2: Enable Kafka Support in TigerGraph
gadmin config set KafkaLoader.Enable true
gadmin config apply -y
gadmin restart
3: Write the GSQL Kafka Loader
Here’s a complete GSQL
loading job using Kafka-based JSON streaming:
USE GRAPH BitcoinGraph
BEGIN LOAD JOB kafka_bitcoin_job
USING kafka_address="localhost:9092", json_file="true"
DEFINE FILENAME block_file;
LOAD block_file TO VERTEX Block VALUES (
$"hash", $"number", $"version", $"timestamp", $"nonce",
$"bits", $"merkle_root", $"size", $"stripped_size", $"weight", $"transaction_count"
) USING kafka_topic="block_topic";
DEFINE FILENAME txn_file;
LOAD txn_file TO VERTEX Transaction VALUES (
$"hash", $"version", $"lock_time", $"size", $"virtual_size",
$"input_count", $"output_count", $"input_value", $"output_value", $"fee", $"is_coinbase"
) USING kafka_topic="transaction_topic";
DEFINE FILENAME output_file;
LOAD output_file TO VERTEX Output VALUES (
$"transaction_hash_index", $"transaction_hash", $"index", $"value",
$"script_asm", $"script_hex", $"required_signatures", $"type"
) USING kafka_topic="output_topic";
DEFINE FILENAME address_file;
LOAD address_file TO VERTEX Address VALUES (
$"address"
) USING kafka_topic="address_topic";
DEFINE FILENAME txn_block_file;
LOAD txn_block_file TO EDGE txn_block VALUES (
$"FROM", $"TO"
) USING kafka_topic="txn_block_topic";
DEFINE FILENAME txn_output_file;
LOAD txn_output_file TO EDGE txn_output VALUES (
$"FROM", $"TO"
) USING kafka_topic="txn_output_topic";
DEFINE FILENAME input_txn_file;
LOAD input_txn_file TO EDGE input_txn VALUES (
$"FROM", $"TO"
) USING kafka_topic="input_txn_topic";
DEFINE FILENAME output_address_file;
LOAD output_address_file TO EDGE output_address VALUES (
$"FROM", $"TO"
) USING kafka_topic="output_address_topic";
DEFINE FILENAME block_chain_file;
LOAD block_chain_file TO EDGE block_chain VALUES (
$"FROM", $"TO"
) USING kafka_topic="block_chain_topic";
END
4: Run the Kafka Loading Job
To launch the real-time Kafka loader:
gsql ./bitcoin_kafka_loader.gsql
Then execute:
RUN LOADING JOB kafka_bitcoin_job USING
block_file="dummy",
txn_file="dummy",
output_file="dummy",
address_file="dummy",
txn_block_file="dummy",
txn_output_file="dummy",
input_txn_file="dummy",
output_address_file="dummy",
block_chain_file="dummy"
✅ TigerGraph will now consume from Kafka continuously.

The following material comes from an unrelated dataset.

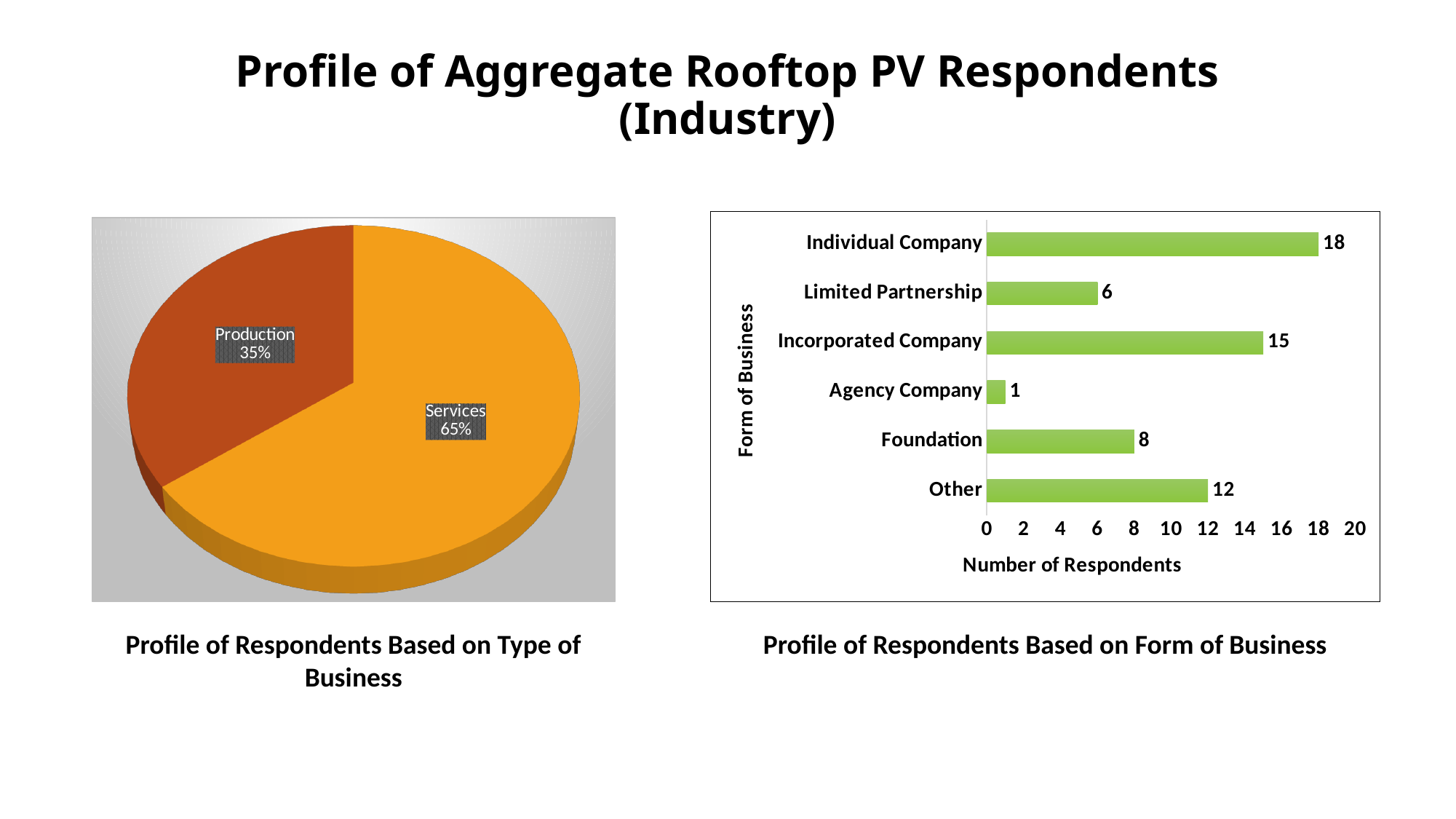
In the bar chart on the right, which form of business has the most respondents? Individual Company What kind of chart is the chart on the right? Bar chart In the bar chart on the right, how many respondents are Foundations? 8 In the pie chart on the left, which type of business has the larger share? Services In the bar chart on the right, how many forms of business are listed? 6 In the bar chart on the right, how many respondents are Individual Companies? 18 In the pie chart on the left, what share of respondents are in Production? 35% In the bar chart on the right, what is the difference in respondents between Incorporated Company and Limited Partnership? 9 In the bar chart on the right, which form of business has the fewest respondents? Agency Company What kind of chart is the chart on the left? Pie chart In the pie chart on the left, what share of respondents are in Services? 65% In the bar chart on the right, which has more respondents, Other or Foundation? Other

Monitoring and Troubleshooting
To monitor:
gadmin status KafkaLoader
tail -f /home/tigergraph/tigergraph/logs/GSQL_KAFKA_LOADER_LOG.*
Final Thoughts
- ✅ All attributes are preserved. No simplifications.
- 🔁 Kafka-based ingestion allows real-time analytics on UTXO graphs.
- 🧩 TigerGraph’s bidirectional edges and efficient parallel loading make it ideal for analyzing complex transaction flows.